Si no estuviera profusamente testimoniado por diversas crónicas y copiosos documentos,
sería increíble. Cuando el santuario de Nuestra Señora de Chartres, la vieja
basílica románica, fue destruido por el fuego, un movimiento unánime rotundo y
clamoroso se produjo en todo el país de la Beauce. Hombres maduros, mujeres,
viejos, niños, interrumpieron sus labores, abandonaron sus hogares y, con lo
que tenían a su disposición, corrieron a restablecer el santuario destruido.
No sólo de la
Beauce; de Bretaña, de Normandía, de la Isla de Francia y de la misma Lorena,
un pueblo entero se volcó en la llanura de Chartres. Los ricos concurrieron con
sus bienes, se uncieron a las carretas y tiraron de las cuartas junto con los
paisanos y los artesanos. Damas de alta alcurnia se improvisaron cocineras,
despenseras, cantineras, y todo este mundo abigarrado y signado por los
estigmas de nacimiento diversos se puso bajo las órdenes de los monjes que
improvisados arquitectos erigieron esa oración de piedra a la que Péguy cantó
con su genio inigualable.
«La plus haute oraison qu’on ait jamais portée
la plus droite raison qu’on ait jamais jetée,
et vers un ciel sans bord la ligne la plus
haute».[1]
Lo más curioso
para nuestra mentalidad tan celosa de la propiedad intelectual es que nadie
conoce el nombre del genio que concibió el plan de la catedral y dirigió todos
sus trabajos. Péguy lo menciona en su altivo anonimato:
«Un homme de chez nous a fait ici jaillir
depuis le ras du sol ju’au pieu de la
croix,
plus haut que tous les saints, plus haut que tous les rois,
la flèche irréprochable et qui ne peut
faillir».[2]
La catedral
con ser el centro y el símbolo perfecto de la ciudad cristiana, no hubiera
alcanzado la altura de la plenitud mística si sus bóvedas no hubieran servido
para contener el eco del canto coral más sublime hasta ahora conocido.

● Lista de tareas
1. Según el texto sobre la catedral de Chartres, ¿qué papeles asumieron las damas de alta alcurnia durante la reconstrucción?
2. Explica por qué, de acuerdo con el texto sobre la catedral de Chartres, resulta curioso que nadie conozca el nombre de quien concibió su plan.
3. Prosigue el texto sobre la catedral de Chartres a partir de su última oración.
Los ítems son un material aparte, sin relación con el texto.

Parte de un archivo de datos
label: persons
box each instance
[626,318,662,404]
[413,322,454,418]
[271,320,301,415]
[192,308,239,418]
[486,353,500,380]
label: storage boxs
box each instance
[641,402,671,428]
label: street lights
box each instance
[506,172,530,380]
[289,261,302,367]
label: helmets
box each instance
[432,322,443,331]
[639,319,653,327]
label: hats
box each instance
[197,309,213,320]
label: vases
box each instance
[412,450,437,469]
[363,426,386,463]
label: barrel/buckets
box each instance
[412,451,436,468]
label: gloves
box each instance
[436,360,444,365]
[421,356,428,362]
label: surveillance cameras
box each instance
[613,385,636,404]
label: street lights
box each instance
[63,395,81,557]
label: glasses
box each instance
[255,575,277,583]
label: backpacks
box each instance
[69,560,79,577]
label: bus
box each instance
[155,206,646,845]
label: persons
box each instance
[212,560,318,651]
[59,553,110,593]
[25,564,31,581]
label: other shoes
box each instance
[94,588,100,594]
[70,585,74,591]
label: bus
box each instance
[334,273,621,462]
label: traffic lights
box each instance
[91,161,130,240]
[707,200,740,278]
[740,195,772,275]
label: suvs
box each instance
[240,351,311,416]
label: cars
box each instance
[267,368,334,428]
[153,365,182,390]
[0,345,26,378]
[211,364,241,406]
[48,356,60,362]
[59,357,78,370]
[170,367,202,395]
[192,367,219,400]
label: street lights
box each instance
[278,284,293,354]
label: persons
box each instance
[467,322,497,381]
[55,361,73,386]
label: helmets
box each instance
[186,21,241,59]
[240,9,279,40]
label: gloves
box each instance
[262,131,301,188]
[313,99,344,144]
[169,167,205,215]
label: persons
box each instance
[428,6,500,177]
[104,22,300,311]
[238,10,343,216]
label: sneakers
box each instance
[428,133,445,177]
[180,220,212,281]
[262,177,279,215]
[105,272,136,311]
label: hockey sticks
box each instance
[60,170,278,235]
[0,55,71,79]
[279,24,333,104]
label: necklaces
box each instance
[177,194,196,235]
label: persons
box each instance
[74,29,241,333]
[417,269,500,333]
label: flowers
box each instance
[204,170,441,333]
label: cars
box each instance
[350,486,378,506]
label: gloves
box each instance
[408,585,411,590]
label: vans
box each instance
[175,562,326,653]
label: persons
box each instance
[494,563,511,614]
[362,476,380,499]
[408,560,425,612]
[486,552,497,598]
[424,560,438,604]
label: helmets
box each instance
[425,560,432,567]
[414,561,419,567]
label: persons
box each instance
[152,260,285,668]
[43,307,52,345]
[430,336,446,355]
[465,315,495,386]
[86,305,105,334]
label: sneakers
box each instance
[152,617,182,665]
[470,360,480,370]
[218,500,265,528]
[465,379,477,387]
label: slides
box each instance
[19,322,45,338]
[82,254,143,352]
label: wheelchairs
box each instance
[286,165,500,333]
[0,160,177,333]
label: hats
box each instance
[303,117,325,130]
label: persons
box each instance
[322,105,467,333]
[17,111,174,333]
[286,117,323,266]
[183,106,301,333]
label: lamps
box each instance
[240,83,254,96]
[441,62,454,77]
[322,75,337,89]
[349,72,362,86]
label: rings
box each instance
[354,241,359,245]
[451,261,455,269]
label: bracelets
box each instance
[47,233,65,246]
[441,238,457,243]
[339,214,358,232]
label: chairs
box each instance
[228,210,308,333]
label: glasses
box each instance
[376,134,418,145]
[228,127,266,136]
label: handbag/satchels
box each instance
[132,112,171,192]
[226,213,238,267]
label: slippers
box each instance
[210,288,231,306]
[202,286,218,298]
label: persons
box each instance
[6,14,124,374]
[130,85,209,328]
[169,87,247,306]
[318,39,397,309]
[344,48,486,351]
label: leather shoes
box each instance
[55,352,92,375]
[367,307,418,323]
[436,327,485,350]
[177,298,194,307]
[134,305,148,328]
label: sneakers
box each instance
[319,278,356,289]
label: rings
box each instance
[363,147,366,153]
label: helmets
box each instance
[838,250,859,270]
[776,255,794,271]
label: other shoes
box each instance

● Respuestas dadas
1. Se improvisaron cocineras, despenseras y cantineras.

2. Resulta curioso para nuestra mentalidad, tan celosa de la propiedad intelectual. Aun así, se ignora el nombre del genio que concibió el plan de la catedral y dirigió todos sus trabajos.

3.
Quizá, alguien
poco exigente en el conocimiento de la vida humana y sus múltiples
complejidades se pregunte ¿qué diablos tiene que hacer el canto gregoriano en
una historia sucinta de las ideas políticas y sociales en la Edad Media? La
respuesta más adecuada sería señalar a través de la historia el connubio
evidente del entusiasmo, la fe y las expresiones musicales de un pueblo. Los
espartanos recurrieron a los cantos corales de Tirteo para superar la crisis
social después de la guerra con los messenios. Atenas y Roma entonaban sus
himnos sagrados para afirmar el alma de sus ciudadanos en las circunstancias
difíciles. Nadie puede ser tan torpe para ignorar el valor de la música en
todos los combates librados por el hombre a lo largo de su historia.
El canto gregoriano es la música unida al
espacio físico de la catedral para expresar la excelsitud del drama litúrgico.
Él incita a las almas a lograr una altura espiritual inaccesible a cualquier
otra clase de música.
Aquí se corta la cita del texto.